Когда Кира сказала Юстицкой о своем намерении поступить в театральный институт, Диана обрадовалась:
— Боже, какое счастье! Теперь я смогу быть тебе полезной!
От этих искренних слов у Киры запершило в горле и на глаза навернулись слезы.
Итак, дружба росла и крепла. Перед новогодними праздниками Кира в первый раз побывала у своей покровительницы в гостях. Однокомнатная квартирка рядом с театром поразила Киру своей скромностью.
— Детка, это же моя городская резиденция! — рассмеялась Юстицкая, видя изумление своей младшей подруги. — Просто местечко, куда можно прийти в промежутке между утренней репетицией и вечерним спектаклем. Потому тут так… аскетично.
Небольшой гардероб, низкий диван с неубранной постелью, музыкальный центр. Никаких картин, фотографий, украшений. Никаких книг — только папки с ролями валяются на бежево-розовом ковре. Кухня с полированной барной стойкой.
— Тут я отдыхаю, иногда принимаю друзей. Как-нибудь мы с тобой съездим в Петергоф, в наш семейный дом. Зимой я туда ездить не люблю — дороги скользкие, пробки, тоска. Давай пить чай?

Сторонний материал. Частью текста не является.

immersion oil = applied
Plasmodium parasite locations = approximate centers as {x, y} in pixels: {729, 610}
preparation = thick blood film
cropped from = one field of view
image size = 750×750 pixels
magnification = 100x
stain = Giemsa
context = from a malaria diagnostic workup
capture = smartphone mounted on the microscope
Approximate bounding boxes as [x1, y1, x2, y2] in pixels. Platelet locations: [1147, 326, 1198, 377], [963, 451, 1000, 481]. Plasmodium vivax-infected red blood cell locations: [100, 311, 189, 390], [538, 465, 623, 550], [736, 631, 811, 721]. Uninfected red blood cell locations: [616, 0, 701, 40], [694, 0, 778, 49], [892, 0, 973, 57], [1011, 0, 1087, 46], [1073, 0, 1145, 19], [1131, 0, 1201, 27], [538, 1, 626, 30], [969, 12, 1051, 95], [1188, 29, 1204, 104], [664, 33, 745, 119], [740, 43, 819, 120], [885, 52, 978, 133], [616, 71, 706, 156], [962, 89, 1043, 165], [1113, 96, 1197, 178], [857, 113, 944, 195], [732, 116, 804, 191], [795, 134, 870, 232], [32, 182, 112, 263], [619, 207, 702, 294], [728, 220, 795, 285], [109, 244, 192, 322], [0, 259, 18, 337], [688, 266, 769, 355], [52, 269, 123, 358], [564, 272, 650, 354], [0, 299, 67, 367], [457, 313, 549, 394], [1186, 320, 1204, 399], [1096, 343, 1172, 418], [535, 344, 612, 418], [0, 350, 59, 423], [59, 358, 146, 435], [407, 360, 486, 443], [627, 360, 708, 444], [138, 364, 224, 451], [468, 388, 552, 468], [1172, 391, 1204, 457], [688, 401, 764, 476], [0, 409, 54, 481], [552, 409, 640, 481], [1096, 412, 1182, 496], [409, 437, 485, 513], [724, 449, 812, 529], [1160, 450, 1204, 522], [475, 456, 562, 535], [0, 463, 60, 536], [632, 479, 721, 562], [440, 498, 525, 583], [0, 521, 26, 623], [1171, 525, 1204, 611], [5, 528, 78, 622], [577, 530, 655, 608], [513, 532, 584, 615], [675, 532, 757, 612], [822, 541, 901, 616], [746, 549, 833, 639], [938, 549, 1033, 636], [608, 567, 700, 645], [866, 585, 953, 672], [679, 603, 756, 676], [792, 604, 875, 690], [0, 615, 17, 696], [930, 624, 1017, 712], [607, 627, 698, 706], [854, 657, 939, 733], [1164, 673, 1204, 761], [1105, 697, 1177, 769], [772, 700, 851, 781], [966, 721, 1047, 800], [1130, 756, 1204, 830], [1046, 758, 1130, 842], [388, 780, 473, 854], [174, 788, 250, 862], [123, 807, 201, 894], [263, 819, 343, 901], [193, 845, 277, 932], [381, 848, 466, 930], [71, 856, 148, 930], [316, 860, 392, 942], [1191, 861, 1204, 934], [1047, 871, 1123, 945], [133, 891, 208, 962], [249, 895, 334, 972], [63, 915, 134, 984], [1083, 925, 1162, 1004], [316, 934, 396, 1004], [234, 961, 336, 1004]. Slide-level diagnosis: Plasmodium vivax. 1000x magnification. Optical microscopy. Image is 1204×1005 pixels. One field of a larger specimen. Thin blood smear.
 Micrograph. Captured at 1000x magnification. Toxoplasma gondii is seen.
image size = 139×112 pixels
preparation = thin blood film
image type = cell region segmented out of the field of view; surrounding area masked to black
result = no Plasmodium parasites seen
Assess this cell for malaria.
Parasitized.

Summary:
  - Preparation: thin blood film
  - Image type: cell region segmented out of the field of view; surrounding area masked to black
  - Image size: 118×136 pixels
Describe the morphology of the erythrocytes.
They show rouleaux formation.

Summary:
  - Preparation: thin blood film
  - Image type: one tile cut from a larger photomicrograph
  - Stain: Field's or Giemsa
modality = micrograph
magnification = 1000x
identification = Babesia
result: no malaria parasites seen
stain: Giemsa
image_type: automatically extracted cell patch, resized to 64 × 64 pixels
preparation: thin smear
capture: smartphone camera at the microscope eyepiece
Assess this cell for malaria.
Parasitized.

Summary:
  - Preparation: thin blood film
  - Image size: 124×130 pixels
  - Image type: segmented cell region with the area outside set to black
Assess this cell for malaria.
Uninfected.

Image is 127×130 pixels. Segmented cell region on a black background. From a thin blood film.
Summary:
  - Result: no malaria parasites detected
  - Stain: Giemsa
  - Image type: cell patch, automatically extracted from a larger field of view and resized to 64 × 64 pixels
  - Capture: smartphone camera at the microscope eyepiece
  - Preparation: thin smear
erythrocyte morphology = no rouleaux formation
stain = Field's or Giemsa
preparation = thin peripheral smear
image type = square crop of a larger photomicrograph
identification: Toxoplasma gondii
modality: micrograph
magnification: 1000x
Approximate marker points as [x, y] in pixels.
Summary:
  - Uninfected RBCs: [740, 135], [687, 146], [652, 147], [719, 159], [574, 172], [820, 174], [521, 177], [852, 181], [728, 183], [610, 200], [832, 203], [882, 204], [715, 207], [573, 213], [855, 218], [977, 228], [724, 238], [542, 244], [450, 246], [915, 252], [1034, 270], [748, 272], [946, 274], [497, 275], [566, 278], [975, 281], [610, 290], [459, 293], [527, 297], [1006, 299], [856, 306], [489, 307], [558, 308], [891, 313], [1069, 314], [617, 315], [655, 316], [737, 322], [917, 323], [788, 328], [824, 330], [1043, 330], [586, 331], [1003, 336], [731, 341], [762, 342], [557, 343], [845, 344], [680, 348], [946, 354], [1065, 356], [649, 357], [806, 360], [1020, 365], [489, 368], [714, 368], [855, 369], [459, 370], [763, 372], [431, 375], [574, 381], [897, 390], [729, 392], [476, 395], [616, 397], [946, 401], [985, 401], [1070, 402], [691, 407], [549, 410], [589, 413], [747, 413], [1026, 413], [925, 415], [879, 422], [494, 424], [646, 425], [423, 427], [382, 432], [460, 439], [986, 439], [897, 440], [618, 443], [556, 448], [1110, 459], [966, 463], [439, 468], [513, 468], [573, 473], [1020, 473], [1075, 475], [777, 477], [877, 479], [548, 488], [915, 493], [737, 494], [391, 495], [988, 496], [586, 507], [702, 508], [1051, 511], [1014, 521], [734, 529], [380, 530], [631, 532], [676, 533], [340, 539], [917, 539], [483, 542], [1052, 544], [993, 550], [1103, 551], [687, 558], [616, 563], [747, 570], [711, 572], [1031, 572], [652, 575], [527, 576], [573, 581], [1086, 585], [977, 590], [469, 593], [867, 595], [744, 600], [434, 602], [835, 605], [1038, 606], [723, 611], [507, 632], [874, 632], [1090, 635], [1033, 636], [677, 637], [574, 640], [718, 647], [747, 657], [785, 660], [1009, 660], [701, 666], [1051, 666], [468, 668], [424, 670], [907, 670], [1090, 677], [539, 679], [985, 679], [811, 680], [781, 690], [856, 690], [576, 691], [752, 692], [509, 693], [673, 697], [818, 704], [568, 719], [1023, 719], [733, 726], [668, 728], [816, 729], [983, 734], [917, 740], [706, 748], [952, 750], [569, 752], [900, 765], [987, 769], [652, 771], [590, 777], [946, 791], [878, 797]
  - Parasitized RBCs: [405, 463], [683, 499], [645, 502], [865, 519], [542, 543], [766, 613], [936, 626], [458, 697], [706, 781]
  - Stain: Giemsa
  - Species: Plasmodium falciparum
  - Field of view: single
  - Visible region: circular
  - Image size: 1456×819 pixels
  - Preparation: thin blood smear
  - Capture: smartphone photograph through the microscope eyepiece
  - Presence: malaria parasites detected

Но в петергофский дом они так и не съездили — весна и лето оказались весьма насыщенными. И самым главным событием, разумеется, явилась Наташкина свадьба! Свадьба затмила даже грядущие приемные экзамены в академию. Впрочем, они Киру мало волновали. Все же она не была до такой степени «не от мира сего», как полагала мамочка, и кое-что в жизни понимала. У нее есть талант — это говорят все, кто ее видел и слышал. Она знает, как себя держать, она не уронит в грязь лицом перед приемной комиссией. А остальное — дело Дианы Юстицкой. При такой протекции легко поступить в академию, даже будучи полной бездарностью, а Кира бездарностью себя не считала.
Дружба с пожилой звездой подарила ей и еще одно новое знание. Кира открыла в себе способность нравиться противоположному полу. Безусловно, она не в женском монастыре росла, и раздельное школьное обучение кануло во мрак истории. Но в школе мальчишки не обращали на нее внимания — разве только для того, чтобы обозвать Киркой-дыркой. Это в детстве. А потом… Одноклассники Киры Морозовой, дети из непростых семей, дети народных артистов, бизнесменов и политиков средней руки, ценили самостоятельность и свободу нравов. На вечеринках, куда ни Киру, ни ее подругу Наташу не приглашали, подросшие детки весело пили виски из папиного бара, танцевали и обжимались по темным уголкам. Но Кира не принимала участия ни в вечеринках, ни в автомобильных гонках, ни в шатаниях по ночным клубам.
— Интересы у них бедные, ухватки хамские, — объявила Кира Наташе, когда они еще в десятом классе учились. — Я вовсе не нуждаюсь в их драгоценном внимании.
— А я нуждаюсь, — пробормотала Наташа.
Кира кривила душой. Конечно же ей необходимо было внимание сильного пола, как и всякой девушке. Даже грубоватое внимание тех молодых людей, которые способны любить женщину только в самом конкретном смысле слова, польстило бы ей. Но после окончания школы, после того, как она бросила МГУ — узнав, что мать дала взятку за ее поступление! — Кире негде было встречаться с мужчинами.